Tab Stomper

Most of the time when I'm playing guitar or bass, I'm reading from a tab on a screen. Since both hands are occupied by the instrument, scrolling the tab is an awkward dance of waiting for an appropriate pause in the music (or a section with only open strings, which don't require the fretting hand) and then quickly reaching out to hit the space bar. On a device without a keyboard, the process is even worse.

However, my feet are largely unoccupied while I play, except for supporting my weight and stomping on the occasional pedal. The natural solution to my problem is therefore a foot-activated page scrolling device. The simplest way I know to achieve this is with a USB HID keyboard to send key presses. The advantages of this approach are that most things which can display tabs support USB in some way, and there are no custom drivers or software required on the host.

Versions

  1. Tab Stomper prototype 1 (V-USB, Arduino)
    2018-02-19

    Hacky, minimal-effort prototype featuring an Arduino running V-USB.

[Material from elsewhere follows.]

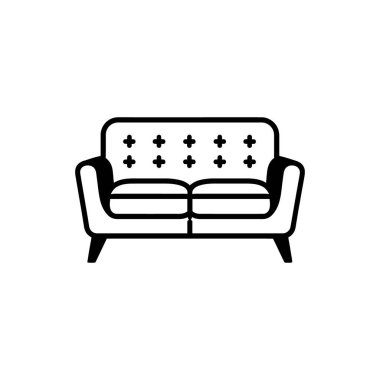 Siyah çizgi sanatı, beyaz arka planda minimalist ve zarif bir dokunuş sunan haç dizaynlı bir kanepeyi tasvir eder..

  2. Tab Stomper prototype 2 (V-USB, breadboard)
    2018-02-20 (updated 2018-04-07)

    ATmega328P running V-USB on a breadboard.

USB details

The USB Device Class Definition for Human Interface Devices (HID) explains how HID works. In particular, it lists the subclass and protocol codes that you need to implement a keyboard.

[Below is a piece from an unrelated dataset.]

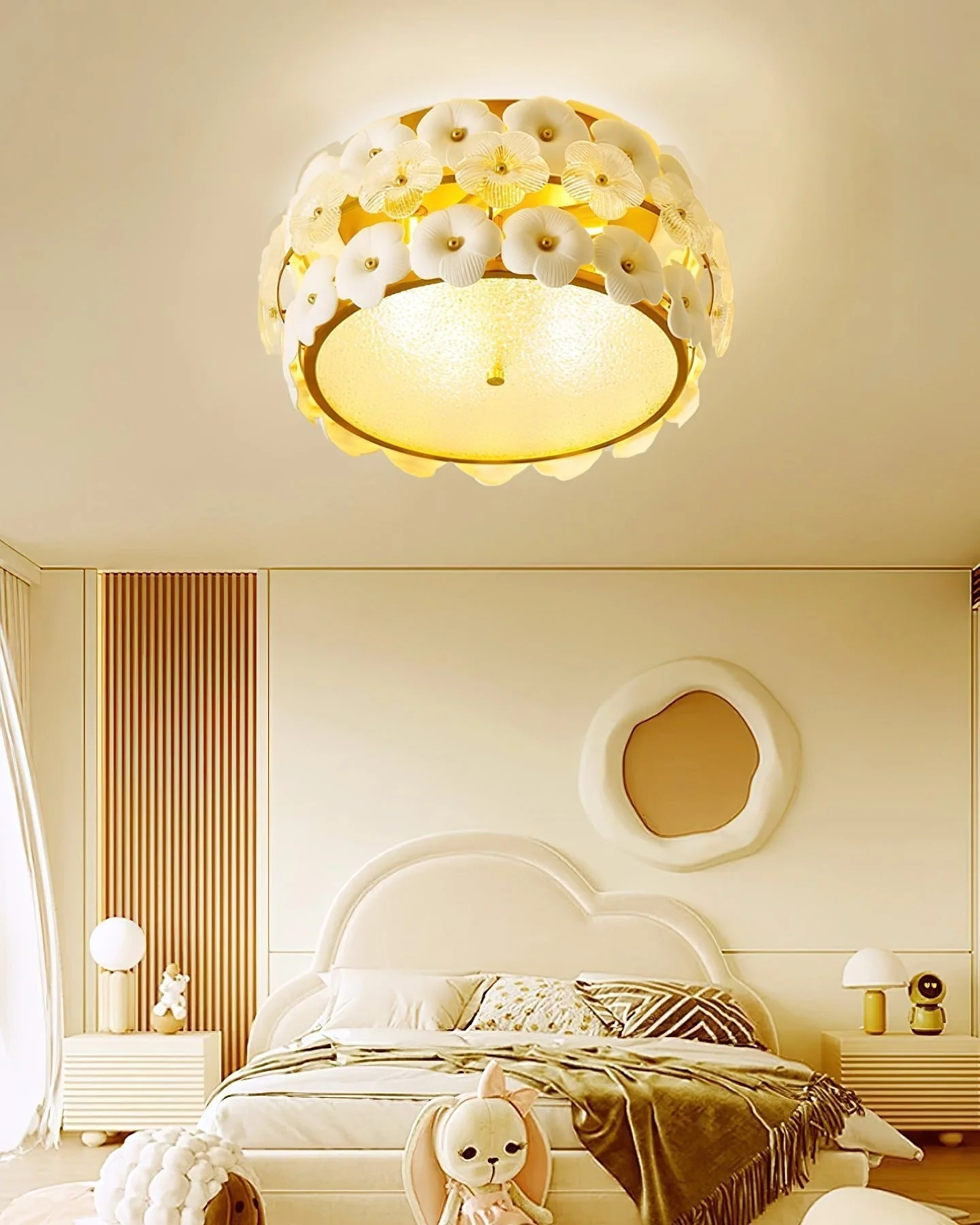 Regina Art Flowers Glass Ceramics Ceiling Lamp - Image 2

The USB HID Usage Tables have a "Keyboard/Keypad Page", which lists key codes for all the keys. And I mean all the keys. They even have ones named "Prior", "Oper", and "ExSel".

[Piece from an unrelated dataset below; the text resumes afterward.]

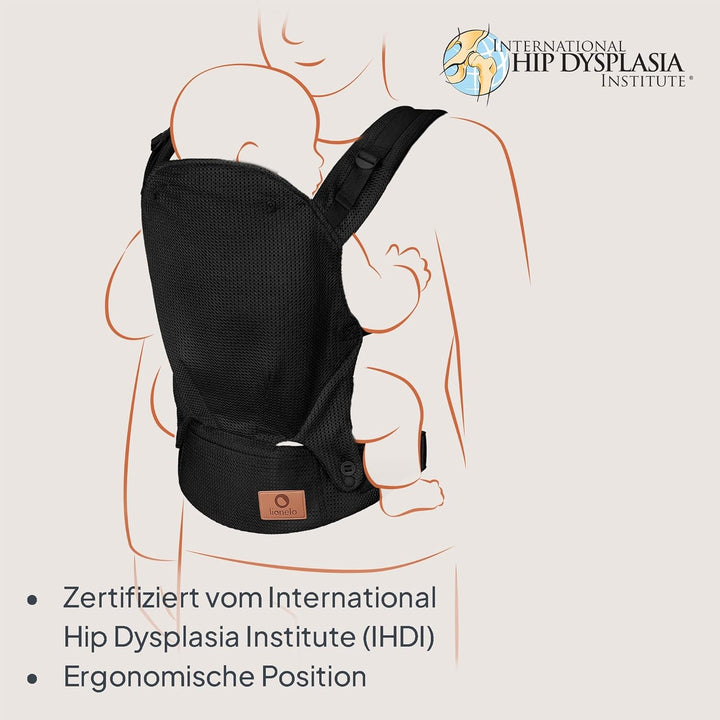 Lionelo Margareet Air Ergonomische Babytrage für Babys von 4 Monaten bis 20 kg, 3 Tragepositionen, a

As far as this project is concerned, the most difficult aspect of USB is the report descriptor. Thankfully, Frank Zhao has an amazing Tutorial about USB HID Report Descriptors. There is also an awful program called the HID Descriptor Tool, which can be found on the USB HID Information page. For some bizarre reason, it extracts into MSDEV/Projects/test/ and the UI is horrible, but it runs in Wine and gets the job done.